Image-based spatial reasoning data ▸
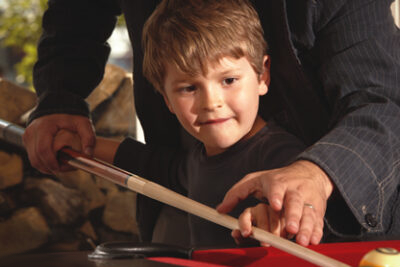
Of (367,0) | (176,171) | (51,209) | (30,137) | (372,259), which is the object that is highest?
(367,0)

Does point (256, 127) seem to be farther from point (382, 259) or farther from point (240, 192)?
point (382, 259)

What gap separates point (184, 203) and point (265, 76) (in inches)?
18.4

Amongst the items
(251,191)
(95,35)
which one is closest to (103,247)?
(251,191)

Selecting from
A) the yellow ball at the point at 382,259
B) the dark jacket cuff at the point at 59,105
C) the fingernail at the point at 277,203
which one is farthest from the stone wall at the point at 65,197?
the yellow ball at the point at 382,259

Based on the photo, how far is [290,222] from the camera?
75 centimetres

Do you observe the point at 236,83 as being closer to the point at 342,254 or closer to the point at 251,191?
the point at 251,191

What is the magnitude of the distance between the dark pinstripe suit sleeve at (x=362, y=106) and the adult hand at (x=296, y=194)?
5 centimetres

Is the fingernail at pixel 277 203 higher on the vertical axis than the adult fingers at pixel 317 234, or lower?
higher

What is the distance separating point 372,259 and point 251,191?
A: 1.04 ft

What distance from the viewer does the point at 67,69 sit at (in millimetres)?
1600

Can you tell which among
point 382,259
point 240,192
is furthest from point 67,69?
point 382,259

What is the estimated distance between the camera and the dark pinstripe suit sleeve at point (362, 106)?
941 millimetres

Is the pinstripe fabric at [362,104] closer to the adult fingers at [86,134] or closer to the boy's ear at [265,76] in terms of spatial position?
the boy's ear at [265,76]

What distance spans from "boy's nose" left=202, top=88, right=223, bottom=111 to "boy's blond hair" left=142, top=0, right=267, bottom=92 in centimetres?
5
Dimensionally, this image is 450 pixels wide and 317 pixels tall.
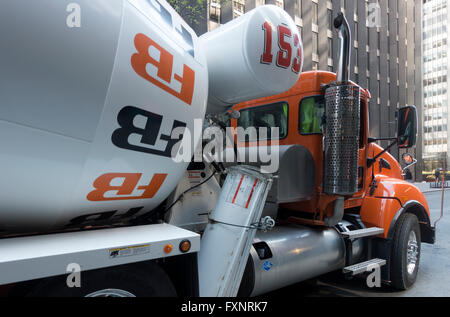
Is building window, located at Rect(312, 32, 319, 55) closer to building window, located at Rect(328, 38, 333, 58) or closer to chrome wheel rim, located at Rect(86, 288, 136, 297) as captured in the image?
building window, located at Rect(328, 38, 333, 58)

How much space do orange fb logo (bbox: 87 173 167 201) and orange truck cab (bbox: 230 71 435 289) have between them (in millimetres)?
1691

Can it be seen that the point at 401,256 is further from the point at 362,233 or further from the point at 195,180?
the point at 195,180

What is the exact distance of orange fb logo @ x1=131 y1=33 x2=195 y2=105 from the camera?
5.53ft

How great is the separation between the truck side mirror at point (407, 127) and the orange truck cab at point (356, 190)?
0.07 ft

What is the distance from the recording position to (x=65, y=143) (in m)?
1.50

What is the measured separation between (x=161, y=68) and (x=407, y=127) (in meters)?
3.39

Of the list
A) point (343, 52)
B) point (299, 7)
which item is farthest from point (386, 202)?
point (299, 7)

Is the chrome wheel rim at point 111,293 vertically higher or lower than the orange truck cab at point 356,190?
lower

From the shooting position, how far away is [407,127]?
3955 mm

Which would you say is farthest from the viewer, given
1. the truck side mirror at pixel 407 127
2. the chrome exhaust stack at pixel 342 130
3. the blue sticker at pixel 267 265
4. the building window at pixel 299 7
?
the building window at pixel 299 7

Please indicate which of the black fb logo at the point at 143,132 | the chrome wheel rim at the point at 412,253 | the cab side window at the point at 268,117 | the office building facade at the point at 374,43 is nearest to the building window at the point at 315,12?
the office building facade at the point at 374,43

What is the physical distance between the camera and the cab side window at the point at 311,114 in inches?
145

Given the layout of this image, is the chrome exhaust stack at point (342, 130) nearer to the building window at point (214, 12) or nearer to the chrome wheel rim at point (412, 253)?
the chrome wheel rim at point (412, 253)

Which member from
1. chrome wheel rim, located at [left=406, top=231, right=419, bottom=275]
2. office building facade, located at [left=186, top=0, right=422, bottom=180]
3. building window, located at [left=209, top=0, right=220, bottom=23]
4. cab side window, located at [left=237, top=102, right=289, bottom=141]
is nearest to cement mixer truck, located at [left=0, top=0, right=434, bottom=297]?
cab side window, located at [left=237, top=102, right=289, bottom=141]
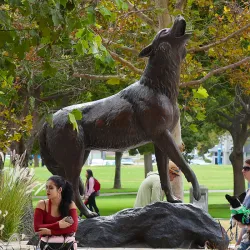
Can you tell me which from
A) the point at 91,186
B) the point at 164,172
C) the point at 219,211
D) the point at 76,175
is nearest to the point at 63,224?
the point at 76,175

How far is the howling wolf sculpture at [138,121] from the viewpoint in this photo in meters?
11.8

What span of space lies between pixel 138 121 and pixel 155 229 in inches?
56.7

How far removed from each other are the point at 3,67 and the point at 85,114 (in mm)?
3314

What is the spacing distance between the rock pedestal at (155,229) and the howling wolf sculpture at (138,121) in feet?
1.10

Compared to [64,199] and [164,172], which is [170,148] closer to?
[164,172]

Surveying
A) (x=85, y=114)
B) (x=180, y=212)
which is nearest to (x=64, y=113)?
(x=85, y=114)

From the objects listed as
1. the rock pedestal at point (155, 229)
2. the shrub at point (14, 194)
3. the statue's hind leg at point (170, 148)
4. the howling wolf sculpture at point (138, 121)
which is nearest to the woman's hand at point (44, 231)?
the shrub at point (14, 194)

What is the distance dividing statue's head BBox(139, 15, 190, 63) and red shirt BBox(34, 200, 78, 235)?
3.58m

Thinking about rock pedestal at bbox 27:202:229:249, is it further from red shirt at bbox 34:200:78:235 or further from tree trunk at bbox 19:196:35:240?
red shirt at bbox 34:200:78:235

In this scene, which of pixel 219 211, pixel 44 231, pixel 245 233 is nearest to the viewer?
pixel 44 231

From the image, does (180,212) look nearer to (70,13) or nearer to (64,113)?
→ (64,113)

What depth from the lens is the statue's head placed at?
1184 cm

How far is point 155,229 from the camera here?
11734 millimetres

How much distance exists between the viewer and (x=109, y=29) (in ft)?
62.0
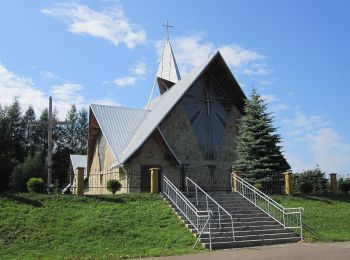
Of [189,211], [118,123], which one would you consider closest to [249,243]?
[189,211]

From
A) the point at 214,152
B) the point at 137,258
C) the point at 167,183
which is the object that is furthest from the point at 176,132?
the point at 137,258

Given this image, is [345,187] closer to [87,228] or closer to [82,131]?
[87,228]

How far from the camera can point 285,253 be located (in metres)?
11.7

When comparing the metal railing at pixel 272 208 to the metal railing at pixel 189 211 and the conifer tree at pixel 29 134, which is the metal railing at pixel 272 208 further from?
the conifer tree at pixel 29 134

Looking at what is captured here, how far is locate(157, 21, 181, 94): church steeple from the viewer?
34.4 metres

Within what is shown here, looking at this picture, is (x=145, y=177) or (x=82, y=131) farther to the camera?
(x=82, y=131)

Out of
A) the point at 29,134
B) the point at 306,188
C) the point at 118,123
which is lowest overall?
the point at 306,188

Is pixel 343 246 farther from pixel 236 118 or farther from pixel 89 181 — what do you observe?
pixel 89 181

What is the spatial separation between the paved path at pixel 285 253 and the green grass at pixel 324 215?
1.76 m

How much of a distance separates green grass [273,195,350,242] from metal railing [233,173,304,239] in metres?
0.44

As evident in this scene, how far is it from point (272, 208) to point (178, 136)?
8.52m

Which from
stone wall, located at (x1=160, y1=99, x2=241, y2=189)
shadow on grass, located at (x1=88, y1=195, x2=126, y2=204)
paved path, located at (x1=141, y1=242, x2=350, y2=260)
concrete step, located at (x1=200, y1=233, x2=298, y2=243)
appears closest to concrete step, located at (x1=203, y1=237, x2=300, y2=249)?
concrete step, located at (x1=200, y1=233, x2=298, y2=243)

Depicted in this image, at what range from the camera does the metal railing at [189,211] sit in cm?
1358

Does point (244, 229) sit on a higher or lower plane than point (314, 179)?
lower
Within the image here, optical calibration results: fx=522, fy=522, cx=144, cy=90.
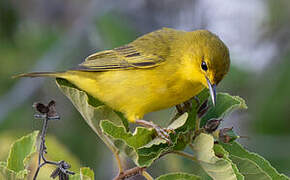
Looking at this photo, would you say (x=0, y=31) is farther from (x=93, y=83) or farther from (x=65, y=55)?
(x=93, y=83)

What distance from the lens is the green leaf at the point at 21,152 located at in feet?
8.89

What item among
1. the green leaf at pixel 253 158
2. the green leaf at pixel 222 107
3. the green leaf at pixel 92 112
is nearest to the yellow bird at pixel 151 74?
the green leaf at pixel 222 107

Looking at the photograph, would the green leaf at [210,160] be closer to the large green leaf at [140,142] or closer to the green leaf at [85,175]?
the large green leaf at [140,142]

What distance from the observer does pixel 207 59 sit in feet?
12.2

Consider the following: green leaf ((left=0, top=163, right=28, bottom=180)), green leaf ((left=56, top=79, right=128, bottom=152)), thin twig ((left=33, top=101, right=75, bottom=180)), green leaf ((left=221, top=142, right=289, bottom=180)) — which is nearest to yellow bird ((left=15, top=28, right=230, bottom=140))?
green leaf ((left=56, top=79, right=128, bottom=152))

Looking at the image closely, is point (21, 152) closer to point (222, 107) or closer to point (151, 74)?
point (222, 107)

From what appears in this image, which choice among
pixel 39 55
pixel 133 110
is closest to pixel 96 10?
pixel 39 55

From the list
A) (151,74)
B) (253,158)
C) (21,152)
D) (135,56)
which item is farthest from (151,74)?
(21,152)

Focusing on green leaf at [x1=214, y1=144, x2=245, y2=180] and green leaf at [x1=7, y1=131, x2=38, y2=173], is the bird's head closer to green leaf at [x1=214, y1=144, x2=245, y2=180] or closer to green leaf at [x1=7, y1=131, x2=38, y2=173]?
green leaf at [x1=214, y1=144, x2=245, y2=180]

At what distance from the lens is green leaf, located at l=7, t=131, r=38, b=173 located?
2.71 metres

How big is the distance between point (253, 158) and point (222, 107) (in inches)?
15.2

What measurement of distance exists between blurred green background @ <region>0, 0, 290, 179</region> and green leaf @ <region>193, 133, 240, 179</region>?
235cm

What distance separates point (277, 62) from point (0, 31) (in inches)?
144

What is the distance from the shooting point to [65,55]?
6.34 meters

Directive ▸ Copy exactly, and only, the lines from the one containing "Looking at the image" through the last line of the listing.

Exercise response ▸
Looking at the image closely, is point (21, 152) closer to point (222, 107) or closer to point (151, 74)?
point (222, 107)

From what appears in this image, which choice among
pixel 39 55
pixel 133 110
is closest to pixel 96 10?
pixel 39 55

From the list
A) (151,74)
B) (253,158)
C) (21,152)
D) (135,56)
which item is farthest from (151,74)?
(21,152)

Focusing on green leaf at [x1=214, y1=144, x2=245, y2=180] and green leaf at [x1=7, y1=131, x2=38, y2=173], is the bird's head closer to green leaf at [x1=214, y1=144, x2=245, y2=180] or closer to green leaf at [x1=7, y1=131, x2=38, y2=173]?
green leaf at [x1=214, y1=144, x2=245, y2=180]

At what distance from the lens is green leaf, located at l=7, t=131, r=38, b=173 located?
2.71 metres

How big is the distance between point (253, 158) and point (222, 107) (in inches)?
15.2

What measurement of distance exists between blurred green background @ <region>0, 0, 290, 179</region> and green leaf @ <region>193, 133, 240, 179</region>?
235cm

What distance separates point (277, 62) from point (0, 31) (in inches)?
144

What is the distance from the shooting point to [65,55]?
6.34 meters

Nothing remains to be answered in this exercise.